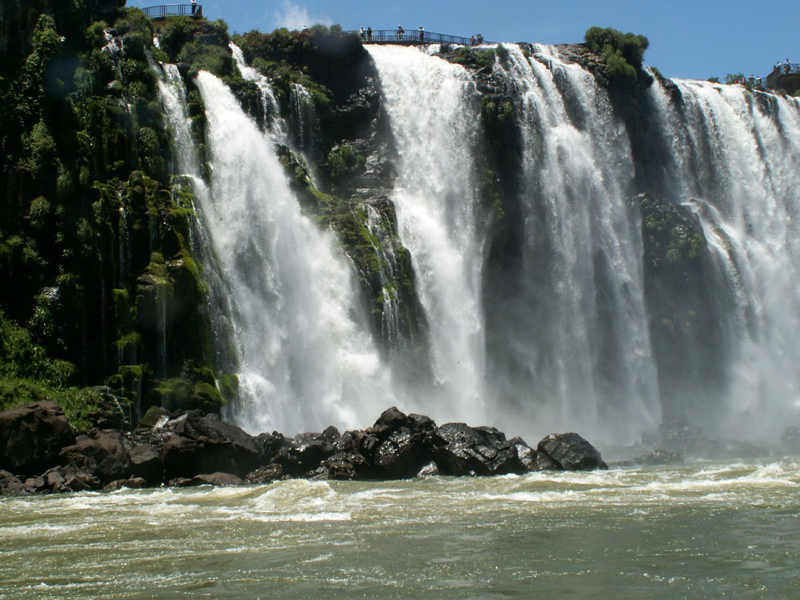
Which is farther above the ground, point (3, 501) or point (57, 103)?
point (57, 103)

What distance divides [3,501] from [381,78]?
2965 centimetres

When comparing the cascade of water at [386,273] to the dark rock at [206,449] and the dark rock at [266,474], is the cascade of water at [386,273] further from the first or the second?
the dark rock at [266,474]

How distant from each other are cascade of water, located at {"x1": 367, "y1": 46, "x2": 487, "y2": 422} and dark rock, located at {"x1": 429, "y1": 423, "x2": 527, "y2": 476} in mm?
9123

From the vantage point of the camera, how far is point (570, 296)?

※

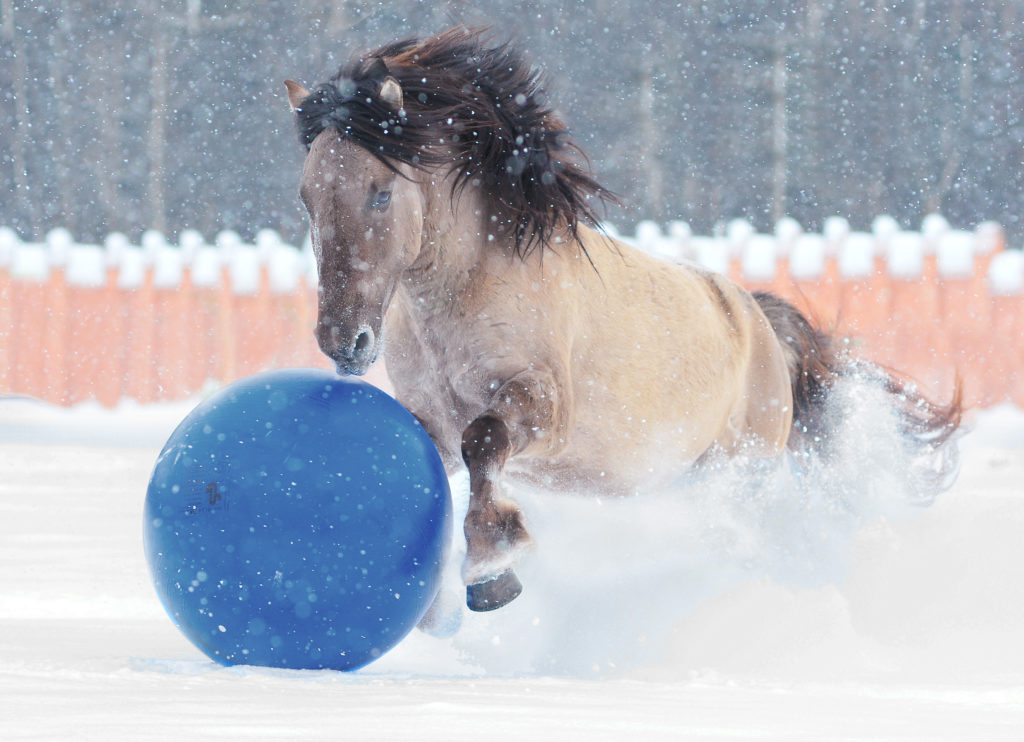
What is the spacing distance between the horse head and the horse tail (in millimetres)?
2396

※

:: WHAT IS ASKED ::
Copy the part of the data that opens with the line containing "Which is farther" and closes with the line containing "2965 centimetres", keeping every line unchanged.

:: WRITTEN REPLY ::
Which is farther above the ground, point (3, 501) or point (57, 103)?
point (57, 103)

What distance divides [3,501] from [381,78]?
2965 centimetres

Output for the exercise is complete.